Extrait du texte -
○ ○ ○ ○ ○

S'agissant de la morale en politique, ou de l'éthique puisqu'il s'agit bien de la même chose, je crois utile de rappeler que toute justice, même humaine, même imparfaite, même immanente, même électorale - si tenté qu'elle puisse exister -, se doit d'honorer la vertu et de jeter l’opprobre sur le vice.
L'oublier, c'est entrer en décadence. Vous savez combien les Grecs et les Romains ont dénoncé le relâchement des mœurs qui conduisent à la ruine d'un pays et l'asservissement de sa population.
68 a tout simplement marqué la décadence d'une génération, malgré toute la "générosité" que l'on peut reconnaître çà et là.

citoyen a dit…

voila qui s'appelle écrire pour rien..reposez-vous;vous filez un mauvais coton:j'espère que vous avez "apprécié" les critiques concernant vos billets fielleux contre Benoit Hamon ;curieusement nous n'avons rien trouvé en votre faveur;auriez-vous, comme le disait Mélenchon, vous aussi des pudeurs de gazelle en ne publiant pas ces commentaires appuyant votre réflexion? allons ça doit exister ,faites nous en profiter;merci
mea culpa: mon propos lui aussi ne sert peut-être à rien mais ça défoule

Emmanuel Mousset a dit…

Ce qui est intéressant, c'est la contradiction, pas l'approbation. Profitez-en : défoulez-vous.

○ ○ ○ ○ ○

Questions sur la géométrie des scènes
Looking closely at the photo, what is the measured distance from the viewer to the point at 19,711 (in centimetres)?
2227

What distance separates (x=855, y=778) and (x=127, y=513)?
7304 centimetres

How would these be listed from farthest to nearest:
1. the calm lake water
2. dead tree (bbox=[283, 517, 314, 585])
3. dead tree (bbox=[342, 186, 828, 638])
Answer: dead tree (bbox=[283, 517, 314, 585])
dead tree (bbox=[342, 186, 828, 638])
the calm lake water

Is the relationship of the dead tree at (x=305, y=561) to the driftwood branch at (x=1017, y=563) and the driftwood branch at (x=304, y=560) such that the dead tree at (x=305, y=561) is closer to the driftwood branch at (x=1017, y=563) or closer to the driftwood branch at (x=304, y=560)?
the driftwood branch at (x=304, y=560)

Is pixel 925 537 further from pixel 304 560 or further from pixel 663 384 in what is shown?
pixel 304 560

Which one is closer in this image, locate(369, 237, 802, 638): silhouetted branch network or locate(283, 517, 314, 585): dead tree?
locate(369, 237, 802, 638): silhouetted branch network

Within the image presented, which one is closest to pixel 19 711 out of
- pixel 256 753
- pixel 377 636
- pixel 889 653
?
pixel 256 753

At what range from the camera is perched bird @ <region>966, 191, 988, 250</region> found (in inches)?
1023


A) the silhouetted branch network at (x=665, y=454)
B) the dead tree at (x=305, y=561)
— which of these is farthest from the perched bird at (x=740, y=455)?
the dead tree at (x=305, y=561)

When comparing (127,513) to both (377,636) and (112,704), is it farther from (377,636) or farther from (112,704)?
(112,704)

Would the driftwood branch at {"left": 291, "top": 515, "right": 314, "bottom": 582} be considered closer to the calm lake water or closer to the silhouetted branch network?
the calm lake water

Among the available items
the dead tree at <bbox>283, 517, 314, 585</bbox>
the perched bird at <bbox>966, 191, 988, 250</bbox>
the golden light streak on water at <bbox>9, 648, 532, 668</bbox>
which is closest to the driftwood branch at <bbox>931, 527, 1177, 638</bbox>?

○ ○ ○ ○ ○

Exercices à résoudre -
1 – Recopiez à l'identique le passage de l'extrait sur la morale en politique qui va de "S'agissant de la" à "de sa population.", ces deux bouts de phrase compris.
2 – Écrivez la suite de l'extrait sur la morale en politique, en partant de sa dernière phrase.
La liste n'a aucun lien avec l'extrait sur la morale en politique.

Corrigé des exercices -
1 –
S'agissant de la morale en politique, ou de l'éthique puisqu'il s'agit bien de la même chose, je crois utile de rappeler que toute justice, même humaine, même imparfaite, même immanente, même électorale - si tenté qu'elle puisse exister -, se doit d'honorer la vertu et de jeter l’opprobre sur le vice.
L'oublier, c'est entrer en décadence. Vous savez combien les Grecs et les Romains ont dénoncé le relâchement des mœurs qui conduisent à la ruine d'un pays et l'asservissement de sa population.

2 –
C I a dit…

Ce qui devrait compter, c'est la bonne comme la mauvaise foi.
Pas question de vice, de vertu, de morale, d'éthique et autres...
Il est arrivé à la majorité des gens arrivés à l'âge adulte de se tromper.
Se tromper ? Pas grave puisqu'on apprend de ses erreurs.
Distinguer se tromper de tromper...
Cependant, il peut arriver quand même qu'on apprenne en trompant autrui.
Mais quand on se trompe de bonne foi, quand on trompe mais qu'ensuite, de bonne foi toujours, on le reconnaisse...
Alors, il est possible de s'amender.
Ce qui est reproché à certaines personnalités connues, ce qui sera reproché à d'autres lorsque ce sera dévoilé, c'est le déni, l'absence de volonté de s'amender, reconnaître les erreurs et tenter de les réparer.
Quand on ne le fait de sa propre volonté, il est normal que la justice citoyenne s'empare des faits pour obtenir un amendement correspondant au degré des fautes ou erreurs commises intentionnellement comme sans volonté de nuire.
"Bien mal acquis ne profite jamais" dit l'adage.
Trompeurs, rendez l'argent et vous obtiendrez la mansuétude citoyenne !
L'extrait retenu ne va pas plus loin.